* **Aim**
Starting at the line that holds "Which specific item from", set down each line through the end of the listing, exactly as written and with nothing added.

* **Records provided**
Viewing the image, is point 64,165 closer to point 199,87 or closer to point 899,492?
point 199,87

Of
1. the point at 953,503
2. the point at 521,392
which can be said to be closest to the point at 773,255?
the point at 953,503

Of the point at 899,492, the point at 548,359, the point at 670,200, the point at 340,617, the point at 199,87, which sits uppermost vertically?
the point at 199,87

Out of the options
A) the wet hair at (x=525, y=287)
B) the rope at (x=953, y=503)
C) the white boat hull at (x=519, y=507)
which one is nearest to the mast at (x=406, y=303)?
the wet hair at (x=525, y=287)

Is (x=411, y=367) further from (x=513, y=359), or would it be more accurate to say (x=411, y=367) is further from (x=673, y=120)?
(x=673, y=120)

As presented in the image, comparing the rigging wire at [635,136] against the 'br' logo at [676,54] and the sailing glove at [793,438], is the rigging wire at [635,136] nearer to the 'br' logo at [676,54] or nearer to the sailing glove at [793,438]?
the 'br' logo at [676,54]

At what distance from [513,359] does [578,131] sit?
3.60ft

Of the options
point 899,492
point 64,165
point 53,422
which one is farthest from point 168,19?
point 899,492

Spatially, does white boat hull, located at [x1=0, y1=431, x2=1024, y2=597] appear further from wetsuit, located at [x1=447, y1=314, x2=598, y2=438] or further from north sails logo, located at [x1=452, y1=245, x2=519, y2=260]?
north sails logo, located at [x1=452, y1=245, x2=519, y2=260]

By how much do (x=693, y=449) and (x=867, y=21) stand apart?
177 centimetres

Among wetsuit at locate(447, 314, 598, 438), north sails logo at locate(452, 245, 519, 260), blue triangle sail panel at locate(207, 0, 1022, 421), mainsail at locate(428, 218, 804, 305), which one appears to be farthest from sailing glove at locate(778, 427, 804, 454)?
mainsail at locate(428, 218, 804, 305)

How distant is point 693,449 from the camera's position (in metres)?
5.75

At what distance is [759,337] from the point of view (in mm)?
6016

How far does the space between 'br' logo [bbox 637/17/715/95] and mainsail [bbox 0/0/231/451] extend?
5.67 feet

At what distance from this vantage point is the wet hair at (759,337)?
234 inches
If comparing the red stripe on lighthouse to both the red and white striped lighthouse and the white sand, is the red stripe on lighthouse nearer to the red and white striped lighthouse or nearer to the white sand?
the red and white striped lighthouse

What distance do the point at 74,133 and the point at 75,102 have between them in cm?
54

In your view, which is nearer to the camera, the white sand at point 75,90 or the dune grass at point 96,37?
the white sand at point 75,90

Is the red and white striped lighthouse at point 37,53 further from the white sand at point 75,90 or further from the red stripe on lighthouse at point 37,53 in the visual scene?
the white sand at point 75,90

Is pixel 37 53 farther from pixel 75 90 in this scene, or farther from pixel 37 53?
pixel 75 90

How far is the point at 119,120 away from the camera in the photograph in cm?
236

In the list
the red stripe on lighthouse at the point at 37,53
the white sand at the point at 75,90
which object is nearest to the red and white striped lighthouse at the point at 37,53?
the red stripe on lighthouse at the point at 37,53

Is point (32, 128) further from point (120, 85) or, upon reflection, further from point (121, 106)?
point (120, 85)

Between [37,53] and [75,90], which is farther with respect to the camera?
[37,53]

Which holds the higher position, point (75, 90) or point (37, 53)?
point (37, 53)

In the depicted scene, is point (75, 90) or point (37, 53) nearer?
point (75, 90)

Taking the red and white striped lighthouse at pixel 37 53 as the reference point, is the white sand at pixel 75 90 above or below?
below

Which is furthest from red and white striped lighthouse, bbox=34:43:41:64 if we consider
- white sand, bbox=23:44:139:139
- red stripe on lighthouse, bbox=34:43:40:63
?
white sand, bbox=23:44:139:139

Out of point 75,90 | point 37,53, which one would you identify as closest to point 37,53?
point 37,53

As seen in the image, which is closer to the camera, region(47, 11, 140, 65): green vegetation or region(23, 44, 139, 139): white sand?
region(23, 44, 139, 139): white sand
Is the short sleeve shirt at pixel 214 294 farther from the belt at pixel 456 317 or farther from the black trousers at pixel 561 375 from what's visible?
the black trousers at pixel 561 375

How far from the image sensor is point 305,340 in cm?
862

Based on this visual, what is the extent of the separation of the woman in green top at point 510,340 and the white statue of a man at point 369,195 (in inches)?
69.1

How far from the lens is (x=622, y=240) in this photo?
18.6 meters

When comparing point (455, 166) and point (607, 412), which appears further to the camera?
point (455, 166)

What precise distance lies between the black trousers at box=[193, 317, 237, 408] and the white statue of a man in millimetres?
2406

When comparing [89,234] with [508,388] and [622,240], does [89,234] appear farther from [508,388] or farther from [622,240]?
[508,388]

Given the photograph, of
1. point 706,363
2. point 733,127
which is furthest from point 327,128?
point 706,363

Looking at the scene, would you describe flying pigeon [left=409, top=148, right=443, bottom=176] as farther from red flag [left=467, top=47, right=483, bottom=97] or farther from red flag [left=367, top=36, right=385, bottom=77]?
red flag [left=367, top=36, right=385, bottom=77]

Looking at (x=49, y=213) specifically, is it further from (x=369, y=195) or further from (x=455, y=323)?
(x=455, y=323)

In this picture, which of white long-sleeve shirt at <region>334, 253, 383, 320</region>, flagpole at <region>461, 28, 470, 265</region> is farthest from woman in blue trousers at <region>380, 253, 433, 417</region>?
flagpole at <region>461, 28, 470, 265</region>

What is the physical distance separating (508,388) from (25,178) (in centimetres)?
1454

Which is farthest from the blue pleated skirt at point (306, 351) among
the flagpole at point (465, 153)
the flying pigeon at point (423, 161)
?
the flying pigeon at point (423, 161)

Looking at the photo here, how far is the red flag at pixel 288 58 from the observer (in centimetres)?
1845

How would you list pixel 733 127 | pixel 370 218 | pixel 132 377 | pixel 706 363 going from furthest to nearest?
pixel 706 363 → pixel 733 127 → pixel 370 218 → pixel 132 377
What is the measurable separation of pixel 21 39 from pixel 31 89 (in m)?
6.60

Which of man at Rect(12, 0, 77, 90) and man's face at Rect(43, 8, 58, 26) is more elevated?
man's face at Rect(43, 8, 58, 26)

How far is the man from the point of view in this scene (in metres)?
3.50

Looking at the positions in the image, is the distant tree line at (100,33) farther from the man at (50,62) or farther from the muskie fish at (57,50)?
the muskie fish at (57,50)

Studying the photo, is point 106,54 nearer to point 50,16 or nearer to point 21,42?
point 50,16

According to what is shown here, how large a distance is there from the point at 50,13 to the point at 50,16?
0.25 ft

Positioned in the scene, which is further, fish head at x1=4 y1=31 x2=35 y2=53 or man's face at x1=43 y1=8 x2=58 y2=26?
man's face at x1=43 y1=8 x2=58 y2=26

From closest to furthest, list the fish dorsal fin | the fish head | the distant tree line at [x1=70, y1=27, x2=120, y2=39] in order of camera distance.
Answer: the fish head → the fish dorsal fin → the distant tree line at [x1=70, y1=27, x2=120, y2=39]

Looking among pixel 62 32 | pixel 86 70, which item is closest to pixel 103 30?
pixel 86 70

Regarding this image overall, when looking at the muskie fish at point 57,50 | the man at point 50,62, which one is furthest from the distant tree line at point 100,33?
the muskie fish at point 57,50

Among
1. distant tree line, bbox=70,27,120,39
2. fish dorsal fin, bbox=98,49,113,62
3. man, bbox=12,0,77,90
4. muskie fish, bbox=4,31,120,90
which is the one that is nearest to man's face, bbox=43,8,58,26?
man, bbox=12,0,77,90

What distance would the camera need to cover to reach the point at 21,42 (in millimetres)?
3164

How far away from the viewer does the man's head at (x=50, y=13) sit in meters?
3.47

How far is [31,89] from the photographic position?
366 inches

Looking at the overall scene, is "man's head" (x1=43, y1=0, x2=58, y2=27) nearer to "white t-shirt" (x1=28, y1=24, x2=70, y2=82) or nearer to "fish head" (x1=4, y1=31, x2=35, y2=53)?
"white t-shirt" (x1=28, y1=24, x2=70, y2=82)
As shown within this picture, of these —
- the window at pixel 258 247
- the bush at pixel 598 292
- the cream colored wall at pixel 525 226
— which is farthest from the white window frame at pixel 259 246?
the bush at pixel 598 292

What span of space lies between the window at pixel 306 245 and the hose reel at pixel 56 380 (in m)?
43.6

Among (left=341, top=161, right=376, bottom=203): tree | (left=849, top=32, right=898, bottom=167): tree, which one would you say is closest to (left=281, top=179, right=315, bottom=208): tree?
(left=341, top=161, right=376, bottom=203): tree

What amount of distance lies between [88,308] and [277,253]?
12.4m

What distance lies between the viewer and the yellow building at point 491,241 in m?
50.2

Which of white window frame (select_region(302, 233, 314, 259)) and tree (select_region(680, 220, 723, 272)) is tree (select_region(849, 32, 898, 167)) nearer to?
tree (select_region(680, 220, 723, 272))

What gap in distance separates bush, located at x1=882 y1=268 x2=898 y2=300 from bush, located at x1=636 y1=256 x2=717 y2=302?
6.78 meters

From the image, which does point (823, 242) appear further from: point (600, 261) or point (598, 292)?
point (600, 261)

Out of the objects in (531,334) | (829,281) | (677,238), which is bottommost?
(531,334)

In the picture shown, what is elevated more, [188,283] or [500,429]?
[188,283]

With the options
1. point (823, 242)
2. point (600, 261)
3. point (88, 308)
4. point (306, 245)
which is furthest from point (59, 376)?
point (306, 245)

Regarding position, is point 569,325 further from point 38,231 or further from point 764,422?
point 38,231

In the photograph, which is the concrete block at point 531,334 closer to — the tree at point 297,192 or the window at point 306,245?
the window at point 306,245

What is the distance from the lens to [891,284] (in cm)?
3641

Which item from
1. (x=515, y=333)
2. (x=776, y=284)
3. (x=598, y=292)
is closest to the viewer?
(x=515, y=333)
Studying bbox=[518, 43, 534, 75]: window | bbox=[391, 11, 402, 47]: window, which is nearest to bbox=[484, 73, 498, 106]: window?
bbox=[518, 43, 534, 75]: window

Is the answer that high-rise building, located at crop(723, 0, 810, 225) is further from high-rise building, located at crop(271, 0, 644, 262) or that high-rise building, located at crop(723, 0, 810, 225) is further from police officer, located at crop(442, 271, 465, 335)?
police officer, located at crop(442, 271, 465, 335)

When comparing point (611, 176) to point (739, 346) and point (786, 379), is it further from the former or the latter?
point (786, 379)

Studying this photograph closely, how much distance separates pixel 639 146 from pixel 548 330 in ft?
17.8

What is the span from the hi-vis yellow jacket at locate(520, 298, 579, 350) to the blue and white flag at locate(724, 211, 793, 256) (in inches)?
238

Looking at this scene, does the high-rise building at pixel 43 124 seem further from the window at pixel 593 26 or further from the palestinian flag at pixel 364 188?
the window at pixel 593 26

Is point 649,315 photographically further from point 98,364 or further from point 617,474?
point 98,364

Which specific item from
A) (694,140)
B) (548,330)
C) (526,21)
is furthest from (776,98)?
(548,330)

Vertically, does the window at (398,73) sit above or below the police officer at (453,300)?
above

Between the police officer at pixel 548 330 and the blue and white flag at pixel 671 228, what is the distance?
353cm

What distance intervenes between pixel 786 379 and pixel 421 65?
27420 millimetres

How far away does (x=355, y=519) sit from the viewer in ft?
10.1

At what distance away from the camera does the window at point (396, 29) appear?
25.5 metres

* **Correct response**
Which specific item from
A) (694,140)
B) (548,330)
C) (526,21)
is furthest from (776,98)?
(548,330)

Vertically, does the window at (398,73) sit above or below the police officer at (453,300)?
above

Between the police officer at pixel 548 330 and the blue and white flag at pixel 671 228, what is the distance?
353cm

What distance intervenes between pixel 786 379 and pixel 421 65?
27420 millimetres

How far away does (x=355, y=519) sit from the viewer in ft?
10.1

At what distance away from the camera does the window at point (396, 29) appear?
25.5 metres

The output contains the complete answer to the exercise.